* **What you should do**
Look for the string "name" in the data below, and copy each line that holds it.
======
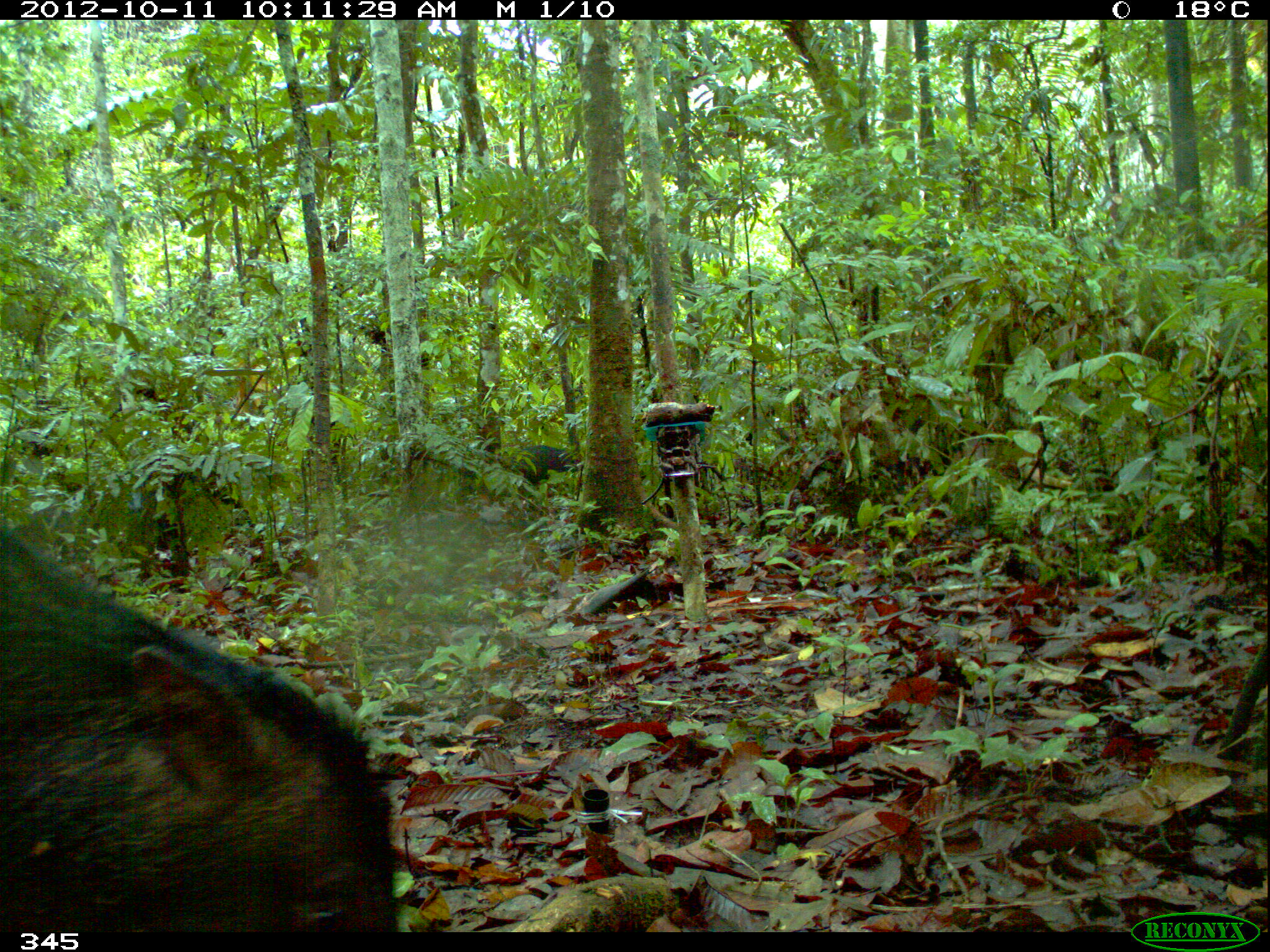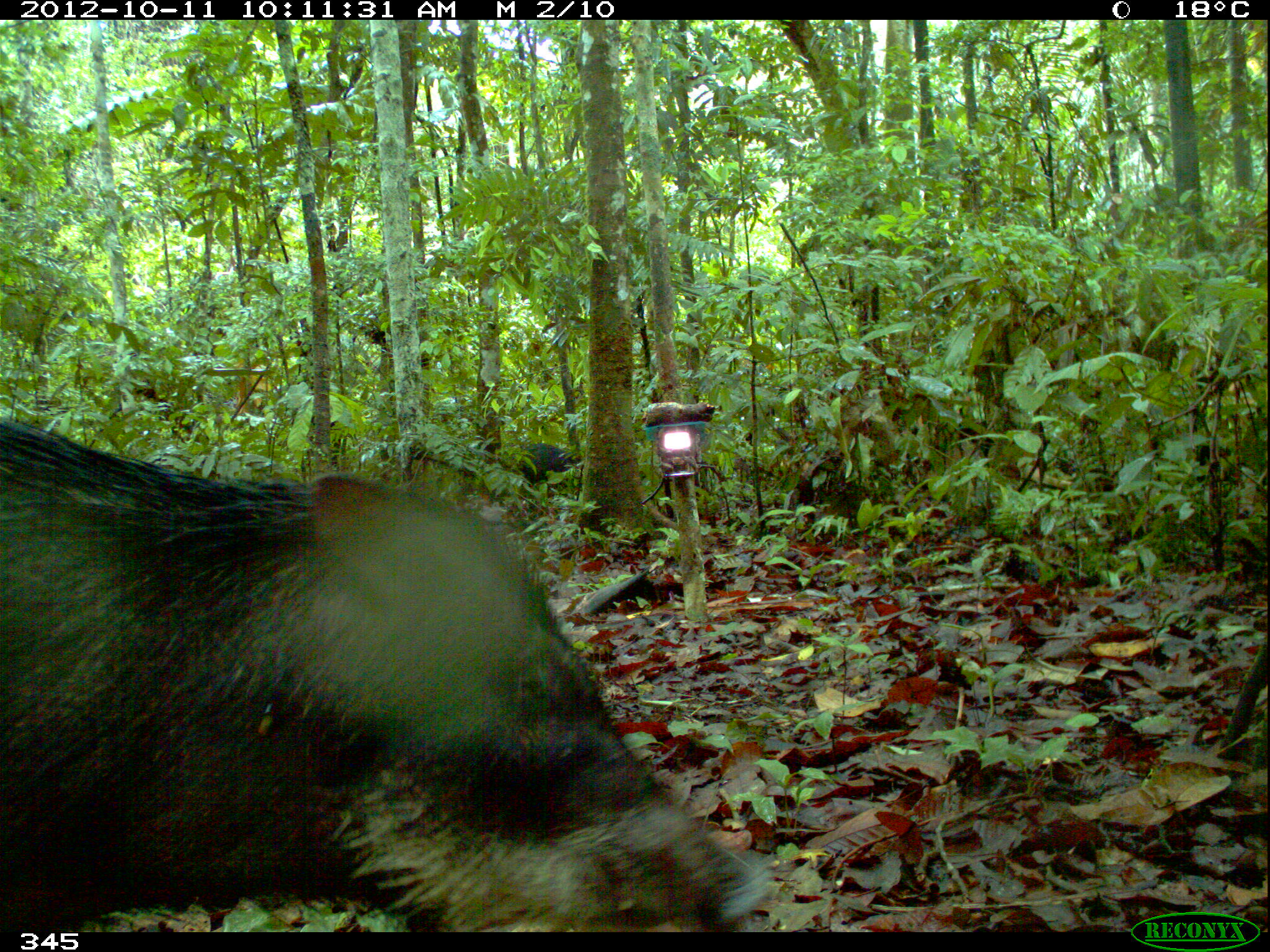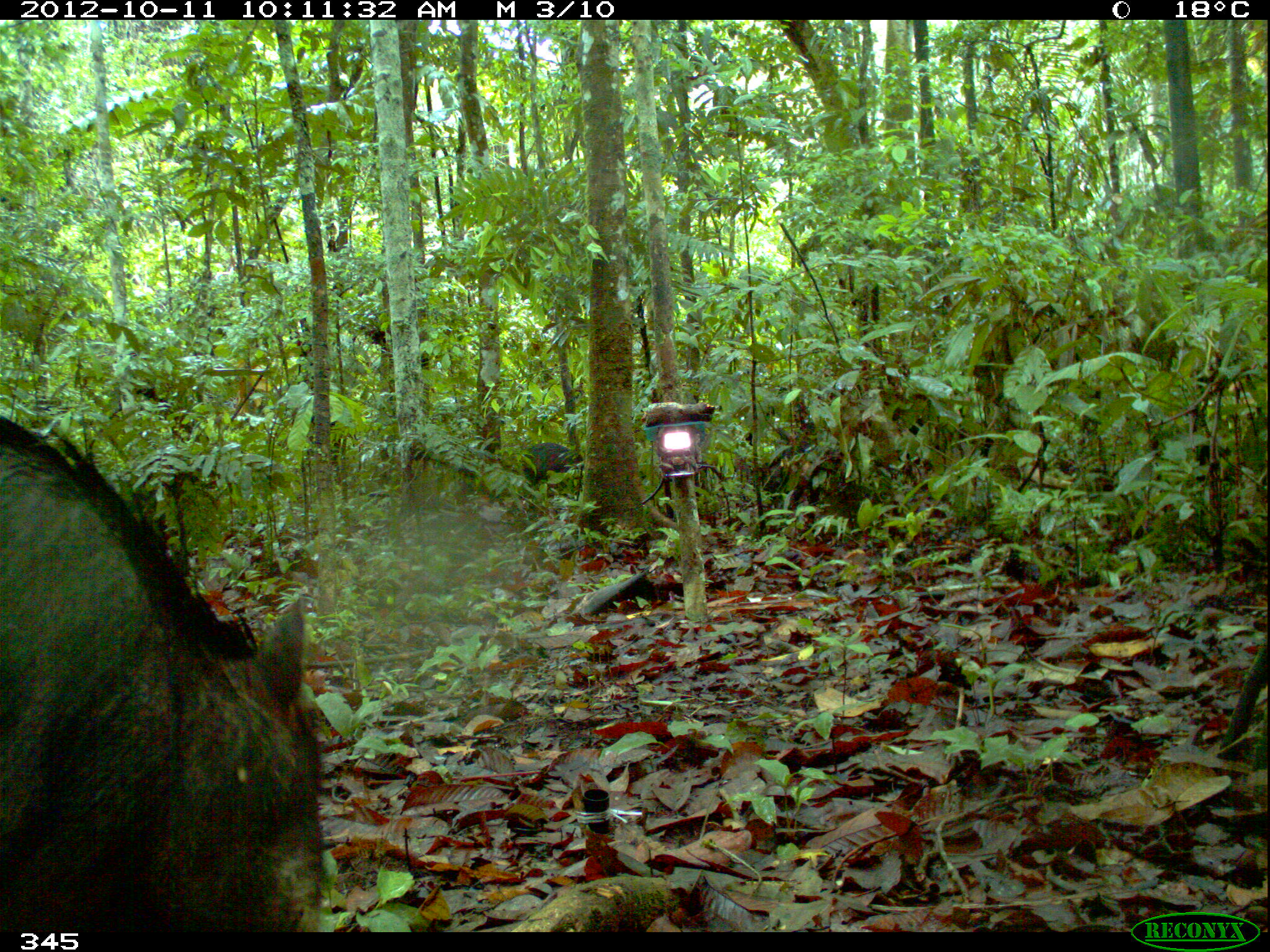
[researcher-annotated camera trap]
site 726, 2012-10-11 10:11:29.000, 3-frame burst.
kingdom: Animalia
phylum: Chordata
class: Mammalia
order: Artiodactyla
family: Tayassuidae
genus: Tayassu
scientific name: Tayassu pecari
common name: white-lipped peccary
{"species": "Tayassu pecari (white-lipped peccary)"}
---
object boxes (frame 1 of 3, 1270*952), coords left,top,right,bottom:
tayassu pecari: 3,525,397,932; 506,444,583,487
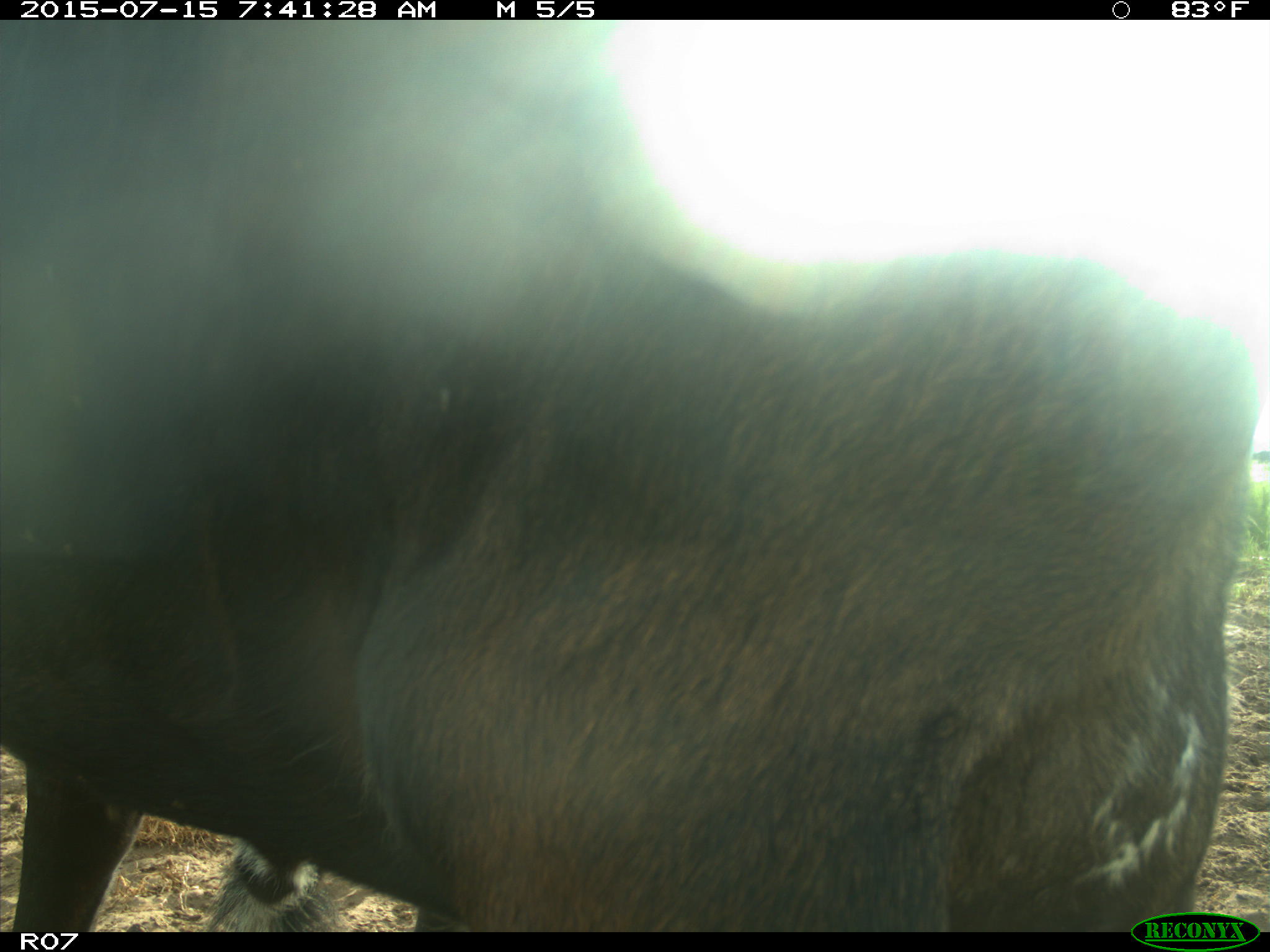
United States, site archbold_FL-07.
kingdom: Animalia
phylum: Chordata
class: Mammalia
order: Artiodactyla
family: Bovidae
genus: Bos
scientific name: Bos taurus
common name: domestic cow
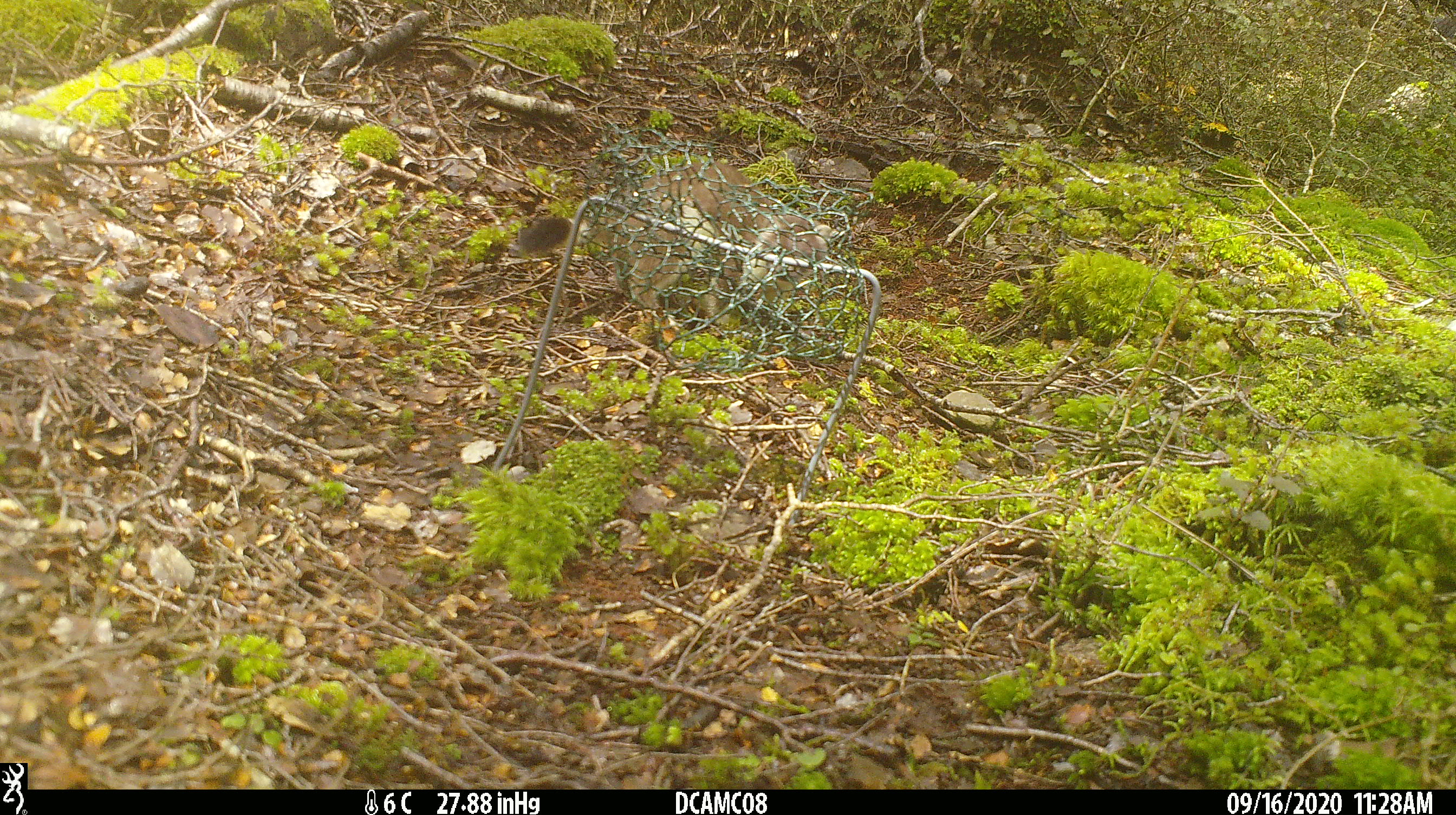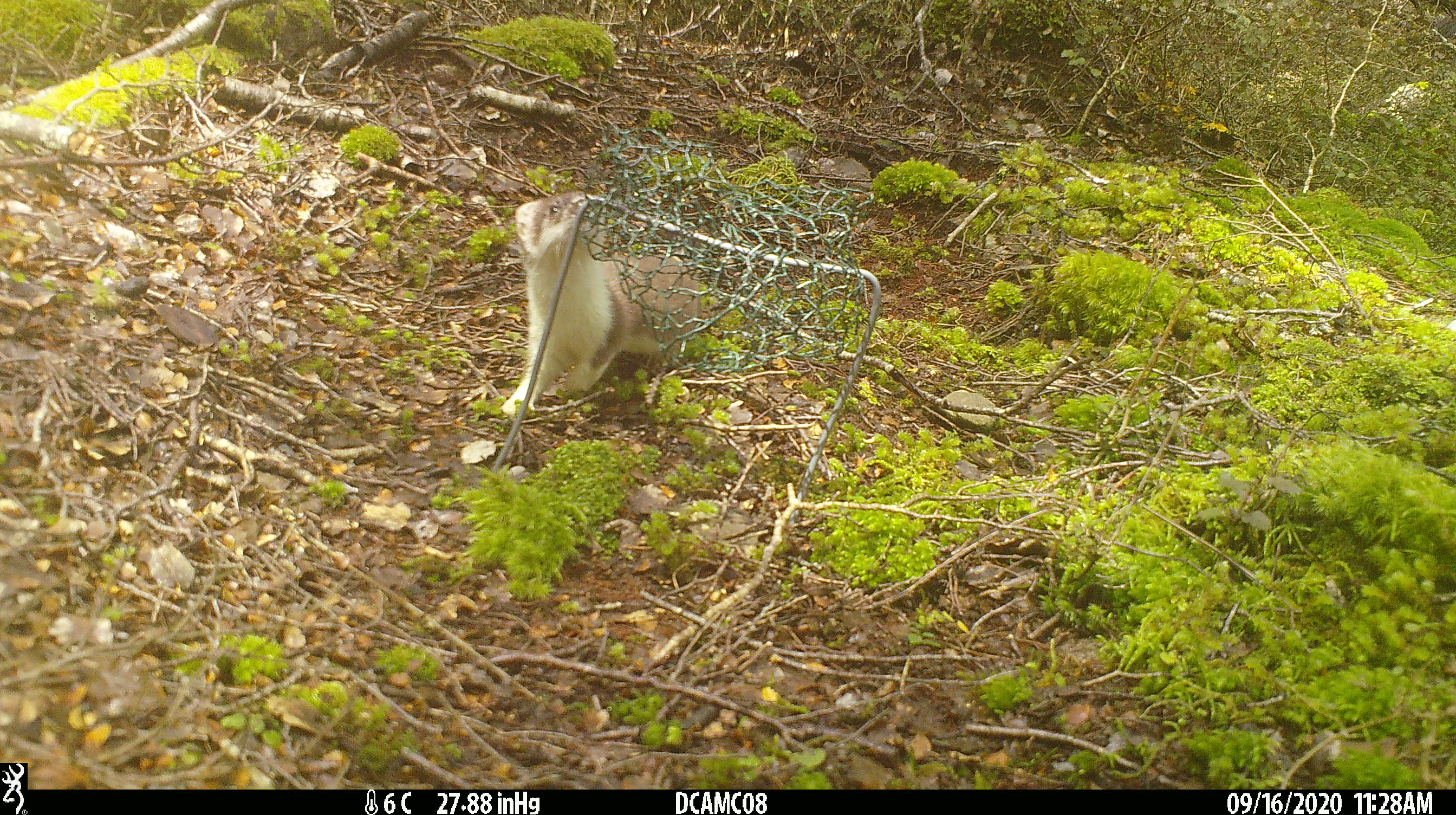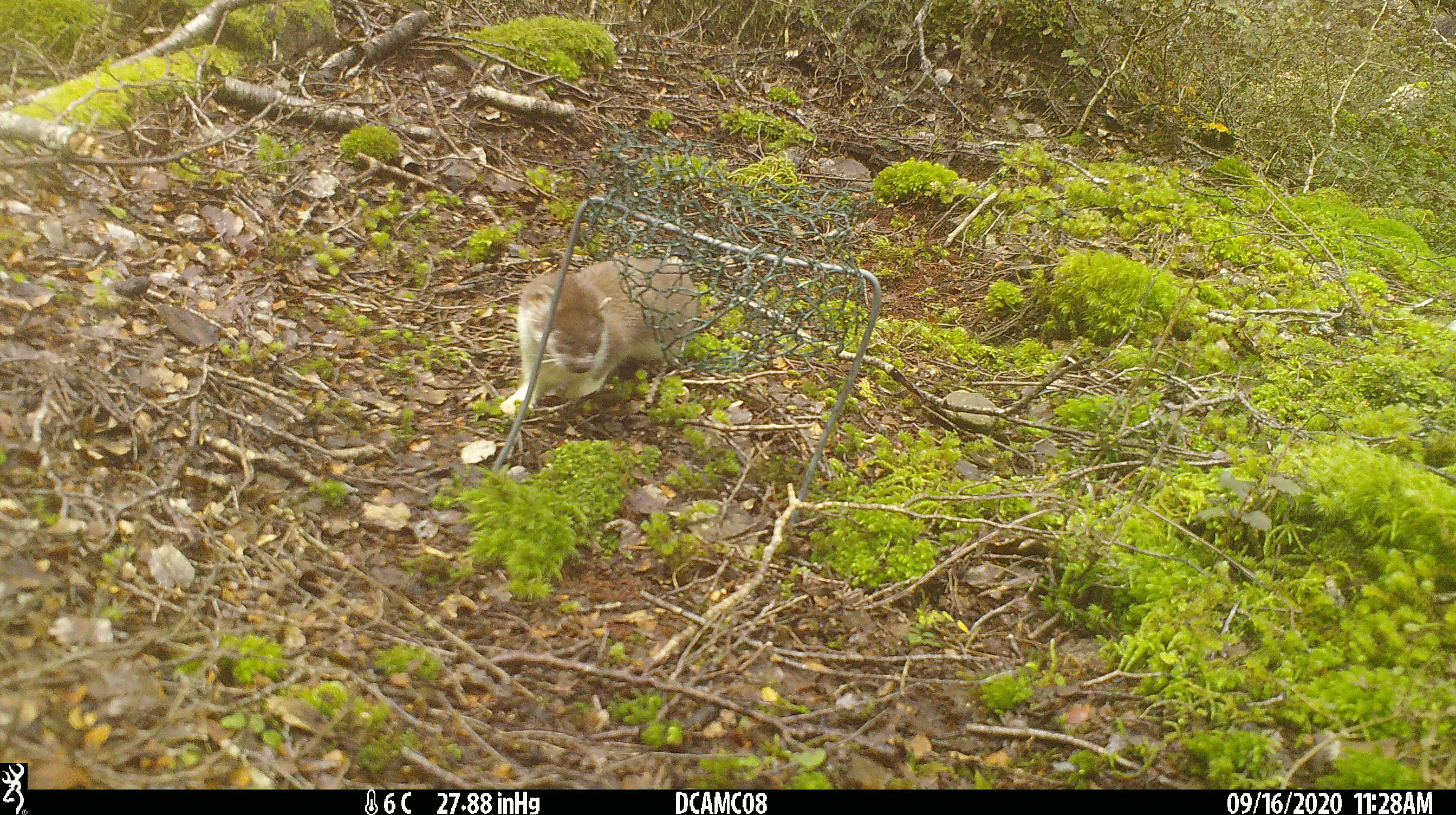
======
* **Problem solution**
scientific name: Tayassu pecari
common name: white-lipped peccary
scientific name: Bos taurus
common name: domestic cow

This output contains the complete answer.